His eyes softened and he nodded. “Mom, the day I killed Linc, Dad wasn’t sorry. When I ran to him, he hugged me, but I knew he wasn’t hugging me because he was glad I was safe. He was hugging me because he was glad Linc was dead — and that I’d been the one to do it. He always passes the buck.”
I had to admit, although I didn’t verbally acknowledge it, that much of what Hawk said was true. I’d come close to saying the same thing many times but had held back. I knew where the line of no return lay, and I wasn’t willing to cross it. I’d come close enough to create the chasm that lay between Worth and myself since Dad’s death.
Was I being selfish to not take Hawk’s side and confront Worth?

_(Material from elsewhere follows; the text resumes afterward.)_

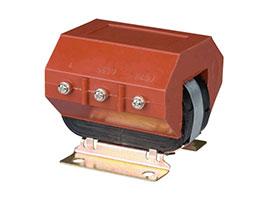jdz2-1电压互感器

Would it do any good?
“You have to understand, Hawk,” I said as gently and dispassionately as I could. “When a parent realizes they cannot be what their child needs, sometimes the best thing they can do is to take that child to someone who can help them. I think your father thought that’s what he was doing. Perhaps he could have risen to the occasion and helped you himself. Perhaps not. It’s in the past, however. Is there any way you can forgive him… forgive me… and let go?”
“The same way good ole Dad has let go of what his father did to him?” he pointed out without empathy.
I sighed heavily. “Your point is well taken.”